The $$X_n \to X = 0$$ is the thing that I don't get, and then subsequently using $$X = 0$$ as if $$X$$ was a constant rather than a random variable.

• I think sample space is the best term – Maximilian Janisch Jan 12 at 16:26
• By the way about the notation: Some great book (I forgot the name) on probability theory wrote that "random variables are neither random nor variables". In fact, a random variable is defined as a function from the sample space to some measurable space, usually the real numbers. So writing $X(w_k)$ is a good notation – Maximilian Janisch Jan 12 at 16:29
• @MaximilianJanisch Yeah, but what does it mean here? It occurred to me that it may mean 'the probability that $w_k$ will happen'. But since it can be equal to $n$ (from that piecewise definition), which can surely be a lot greater than $1$, I'm guessing it's not it? – Koy Jan 12 at 16:31
• No no no, it means that the function $X_n$ assigns the outcome $w_n$ to the number $n$. (Have a look at these examples: en.wikipedia.org/wiki/Random_variable#Examples). For example, formally we have here for $n\in\mathbb N$ $$\mathsf P(X_n=n)=\mathsf P(\{w_n\})=\frac{6}{\pi^2 n^2}$$ and $$\mathsf P(X_n=0)=1-\frac{6}{\pi^2 n^2},$$ so each $X_n$ is a Bernoulli random variable – Maximilian Janisch Jan 12 at 16:34
• You can think of that number as a "score", just like throwing heads on a coin might give you score $+1$ and scoring tails might give you score $-1$ – Maximilian Janisch Jan 12 at 16:38

Each outcome will correspond to a different sequence $$\langle X_1,X_2,X_3,\ldots\rangle$$. Based on the definition of the $$X_i,$$ if $$\omega_k$$ occurs then the sequence is $$\langle 0,0,\ldots,0, k,0,\ldots\rangle$$ where the $$k$$ occurs in the $$k$$-th spot.

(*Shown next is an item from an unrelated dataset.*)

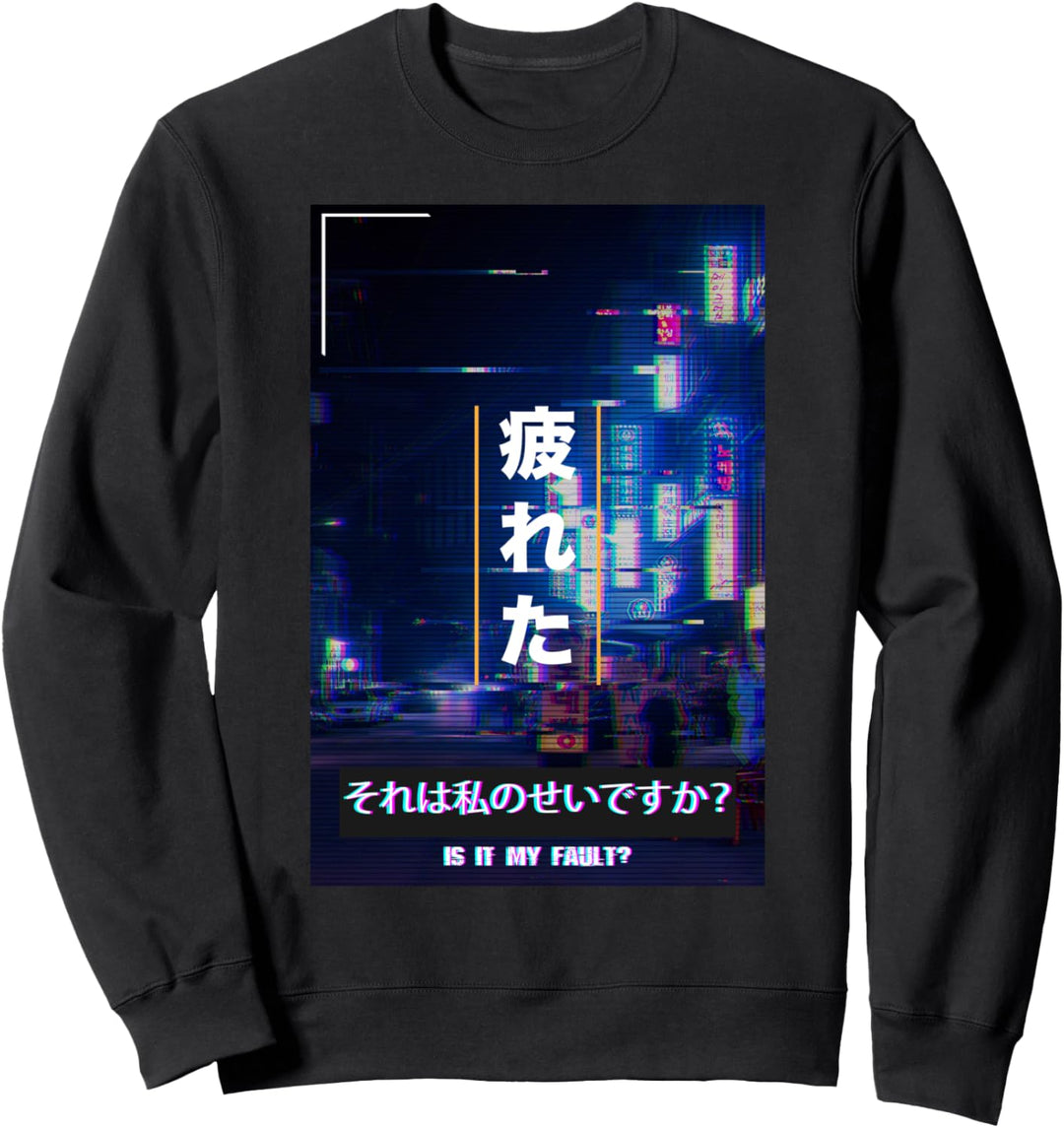 Aesthetic Tired Vaporwave Japan 80s Glitch Is It My Fault? Sweatshirt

As mentioned in the solution and in the comments, since outcome $$\omega_n$$ has probability $$C/n^2,$$ and $$X_n=n$$ iff that outcome occurs and is zero otherwise, the marginal distribution of $$X_n$$ is $$P(X_n=n)=C/n^2$$ and $$P(X_n=0)=1-C/n^2.$$
However, don't be mislead into thinking that the $$\langle X_1,X_2,\ldots\rangle$$ is an independent sequence with those marginal distributions. It is not: if we know $$X_i=i$$ for some $$i$$, then we know all the rest are zero.